About Primo Water Corporation
Primo Water Corporation is a rapidly growing provider of multi-gallon purified bottled water, self-serve filtered drinking water and water dispensers sold through major retailers throughout the United States and Canada. Primo Water’s products provide an environmentally friendly, economical, convenient and healthy solution for consuming purified water.

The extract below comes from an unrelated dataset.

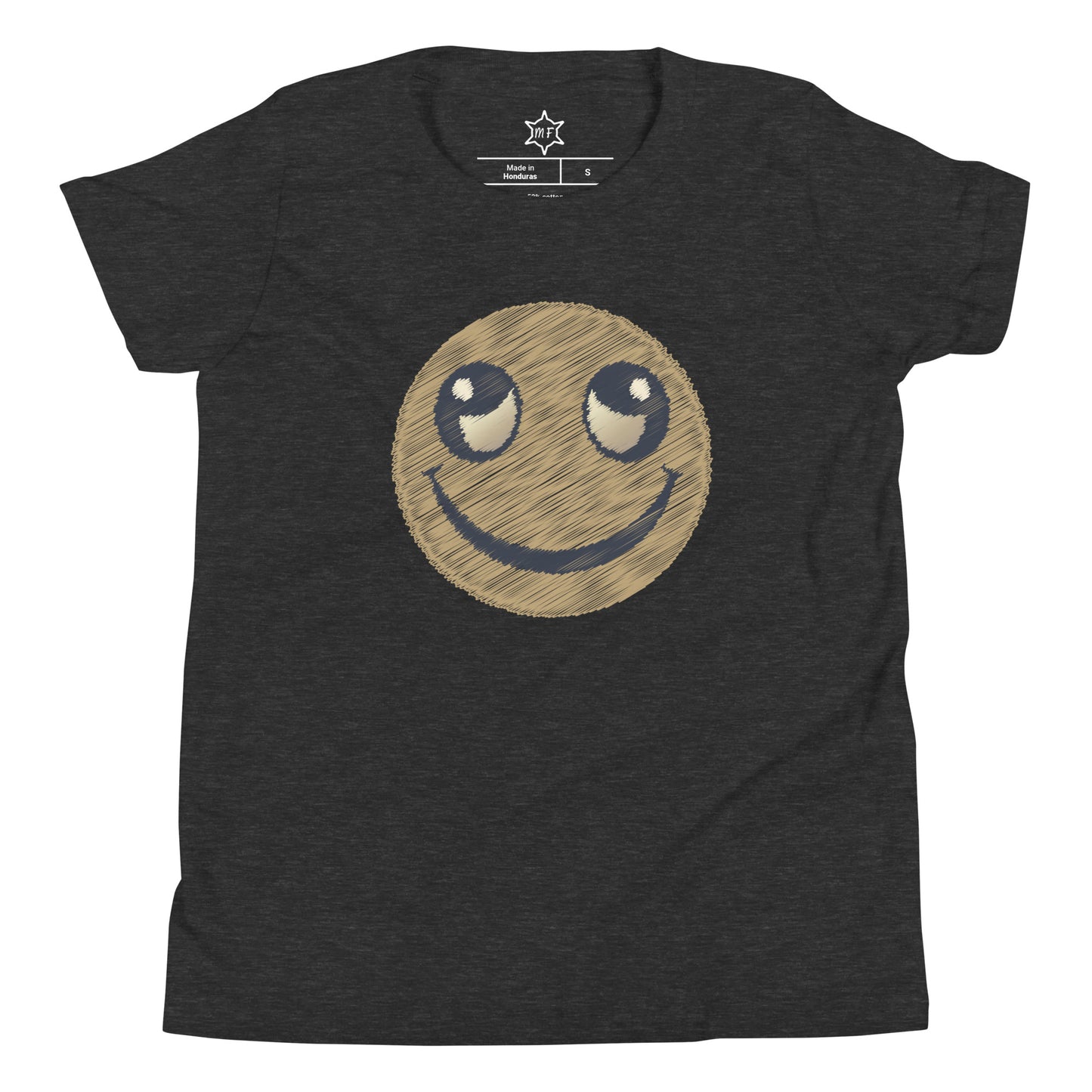 MFShift Youth Smiley Face Short Sleeve T-Shirt – Light, Soft, and Uniquely Inspiring (black)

Forward-Looking Statements
This press release contains forward-looking statements that are based on the beliefs and assumptions of Primo Water’s management and on information currently available to its management. Forward-looking statements include information concerning Primo Water’s anticipated use of the net proceeds received by it from the offering. Forward-looking statements include all statements that are not historical facts and can be identified by terms such as “anticipates,” “believes,” “could,” “seeks,” “estimates,” “expects,” “intends,” “may,” “plans,” “potential,” “predicts,” “projects,” “should,” “will,” “would” or similar expressions and the negatives of those terms.
Forward-looking statements involve known and unknown risks, uncertainties and other factors that may cause Primo Water’s actual results, performance or achievements to be materially different from any future results, performance or achievements expressed or implied by the forward-looking statements. These risks are discussed in greater detail in the “Risk Factors” section of the registration statement relating to the public offering described herein and in other documents filed by Primo Water with the Securities and Exchange Commission. Given these uncertainties, you should not place undue reliance on these forward-looking statements. Also, forward-looking statements represent the beliefs and assumptions of Primo Water’s management only as of the date hereof.
Except as required by law, Primo Water assumes no obligation to update these forward-looking statements publicly, or to update the reasons actual results could differ materially from those anticipated in these forward-looking statements, even if new information becomes available in the future.